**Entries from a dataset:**
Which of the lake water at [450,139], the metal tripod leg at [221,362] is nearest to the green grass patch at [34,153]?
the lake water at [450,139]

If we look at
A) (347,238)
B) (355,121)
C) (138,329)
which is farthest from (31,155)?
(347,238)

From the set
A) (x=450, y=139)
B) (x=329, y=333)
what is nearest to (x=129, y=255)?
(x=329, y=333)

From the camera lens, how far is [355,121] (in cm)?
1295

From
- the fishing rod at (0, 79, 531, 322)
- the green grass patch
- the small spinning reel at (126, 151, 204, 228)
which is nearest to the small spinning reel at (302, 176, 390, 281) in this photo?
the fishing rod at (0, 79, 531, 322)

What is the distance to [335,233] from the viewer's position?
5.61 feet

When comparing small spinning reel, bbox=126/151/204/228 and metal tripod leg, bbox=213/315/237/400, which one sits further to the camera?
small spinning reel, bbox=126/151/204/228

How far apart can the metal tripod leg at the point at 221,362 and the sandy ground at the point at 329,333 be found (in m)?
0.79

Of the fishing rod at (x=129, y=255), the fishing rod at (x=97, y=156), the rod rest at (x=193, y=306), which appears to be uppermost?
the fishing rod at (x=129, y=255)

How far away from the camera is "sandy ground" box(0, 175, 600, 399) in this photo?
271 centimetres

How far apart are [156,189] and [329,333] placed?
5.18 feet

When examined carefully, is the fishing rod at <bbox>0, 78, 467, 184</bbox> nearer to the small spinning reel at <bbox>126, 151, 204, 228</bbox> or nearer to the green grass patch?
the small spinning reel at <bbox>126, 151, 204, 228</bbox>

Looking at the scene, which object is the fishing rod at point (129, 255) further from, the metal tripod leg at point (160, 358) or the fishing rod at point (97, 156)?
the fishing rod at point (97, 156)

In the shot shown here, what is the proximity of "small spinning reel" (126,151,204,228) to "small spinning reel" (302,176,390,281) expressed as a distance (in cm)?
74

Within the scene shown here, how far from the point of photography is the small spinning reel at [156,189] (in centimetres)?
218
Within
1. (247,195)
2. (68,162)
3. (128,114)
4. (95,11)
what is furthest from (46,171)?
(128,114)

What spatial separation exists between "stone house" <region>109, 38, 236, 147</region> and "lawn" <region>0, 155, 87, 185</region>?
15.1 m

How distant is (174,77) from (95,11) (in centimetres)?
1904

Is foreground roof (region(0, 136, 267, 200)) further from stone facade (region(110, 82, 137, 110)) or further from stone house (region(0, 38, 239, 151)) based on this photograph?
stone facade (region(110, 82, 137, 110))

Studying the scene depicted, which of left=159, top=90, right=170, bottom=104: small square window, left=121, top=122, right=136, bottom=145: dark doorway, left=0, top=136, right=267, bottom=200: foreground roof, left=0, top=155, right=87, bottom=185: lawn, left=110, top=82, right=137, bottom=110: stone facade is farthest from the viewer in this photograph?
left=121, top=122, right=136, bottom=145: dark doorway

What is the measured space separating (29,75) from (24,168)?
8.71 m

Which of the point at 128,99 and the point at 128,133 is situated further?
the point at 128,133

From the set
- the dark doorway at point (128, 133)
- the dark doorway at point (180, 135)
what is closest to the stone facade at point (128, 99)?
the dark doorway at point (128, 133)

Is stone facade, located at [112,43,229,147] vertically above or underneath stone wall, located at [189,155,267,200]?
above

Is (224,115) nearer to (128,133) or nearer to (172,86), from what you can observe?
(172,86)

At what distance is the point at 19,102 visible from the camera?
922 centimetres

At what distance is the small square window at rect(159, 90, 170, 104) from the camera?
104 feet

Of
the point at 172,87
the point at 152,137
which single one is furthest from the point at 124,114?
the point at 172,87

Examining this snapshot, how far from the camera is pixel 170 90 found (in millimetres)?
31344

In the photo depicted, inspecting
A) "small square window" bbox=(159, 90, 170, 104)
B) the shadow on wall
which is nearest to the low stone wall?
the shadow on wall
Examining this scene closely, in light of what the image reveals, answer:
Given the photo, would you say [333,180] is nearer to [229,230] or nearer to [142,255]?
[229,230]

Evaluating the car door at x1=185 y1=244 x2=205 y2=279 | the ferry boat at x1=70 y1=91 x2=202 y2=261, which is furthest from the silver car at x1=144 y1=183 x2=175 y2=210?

**What is being asked:** Copy out word for word the lines of the data that begin with the line containing "Examining this scene" and continue through the end of the data.

**The completed task:**
Examining this scene closely, in light of what the image reveals, answer:
Given the photo, would you say [333,180] is nearer to [229,230] or nearer to [142,255]?
[229,230]

Evaluating the car door at x1=185 y1=244 x2=205 y2=279 | the ferry boat at x1=70 y1=91 x2=202 y2=261, which is furthest from the silver car at x1=144 y1=183 x2=175 y2=210?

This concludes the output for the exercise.